NVIDIA-Merlin / models

Merlin Models is a collection of deep learning recommender system model reference implementations
https://nvidia-merlin.github.io/models/main/index.html
Apache License 2.0
262 stars 50 forks source link

[TASK] Metrics that require predicted item ids (e.g. ItemCoverageAt, PopularityBiasAt, NoveltyAt) are not supported in model fit() and evaluate() #372

Open gabrielspmoreira opened 2 years ago

gabrielspmoreira commented 2 years ago

Bug description

Metrics that require predicted item ids (e.g. ItemCoverageAt, PopularityBiasAt, NoveltyAt) are not supported in model fit() and evaluate().

Currently, they can be used only after model.fit() is called, like the following example

The metrics cannot currently be included in the PredictionTask because they require to receive in update_state() the predicted item ids instead of the prediction scores (y_pred) and labels (y_true), as usual. Have tested the metrics locally following the example from the unit test and they do work properly when been called after model.fit() and after exporting to topk recommender. I am doing something like this:

def get_items_topk_recommender_model(dataset, schema, model, k):
    item_features = schema.select_by_tag(Tags.ITEM).column_names
    item_dataset = dataset.to_ddf()[item_features].drop_duplicates().compute()
    item_dataset = Dataset(item_dataset)
    recommender = model.to_top_k_recommender(item_dataset, k=k)
    return recommender

def compute_metrics_results(schema, model, items_frequencies, eval_dataset, eval_batch_size):
    item_id_cardinality = get_item_id_cardinality(schema)
    cutoffs = [100, 300, 500]

    additional_metrics = []
    for k in cutoffs:
        additional_metrics.extend(
            [
                # Item coverage
                ItemCoverageAt(num_unique_items=item_id_cardinality, k=k),
                # Popularity-bias
                PopularityBiasAt(
                    item_freq_probs=items_frequencies, is_prob_distribution=False, k=k
                ),
                NoveltyAt(
                    item_freq_probs=items_frequencies, is_prob_distribution=False, k=k
                ),
            ]
        )

    max_cutoff = max(cutoffs)

    topk_rec_model = get_items_topk_recommender_model(
        dataset, schema, model, k=max_cutoff
    )

    batched_dataset = tf_dataloader.BatchedDataset(
        dataset, batch_size=eval_batch_size, shuffle=False,
    )

    additional_metrics_results = dict()
    for inputs, _ in batched_dataset:
        _, top_indices = topk_rec_model(inputs)
        for metric in additional_metrics:
            metric.update_state(predicted_ids=top_indices)

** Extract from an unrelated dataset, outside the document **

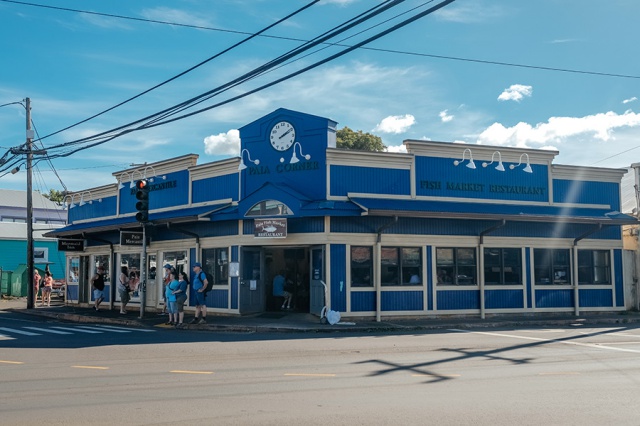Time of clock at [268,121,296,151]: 2:09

    for metric in additional_metrics:
        additional_metrics_results[metric.name] = float(metric.result().numpy())

    return additional_metrics_results

Steps/Code to reproduce bug

  1. Try to pass one of the following metrics ItemCoverageAt(), PopularityBiasAt(), NoveltyAt() as metrics for any PredictionTask. It is going to raise an Exception, because typical metrics receive in update_state() prediction scores (y_pred) and labels (y_true), but these metrics require the top item ids recommended

Expected behavior

We should be able to set those metrics together with the other ranking metrics for the PredictionTask. In the future, when #368 is merged, we should be able to provide different sets of metrics for model.fit() and model.evaluate(), include these ones

rnyak commented 2 years ago

Linked to https://github.com/NVIDIA-Merlin/models/issues/350

rnyak commented 2 years ago

This should be further discussed when the evaluation framework come closer to work on.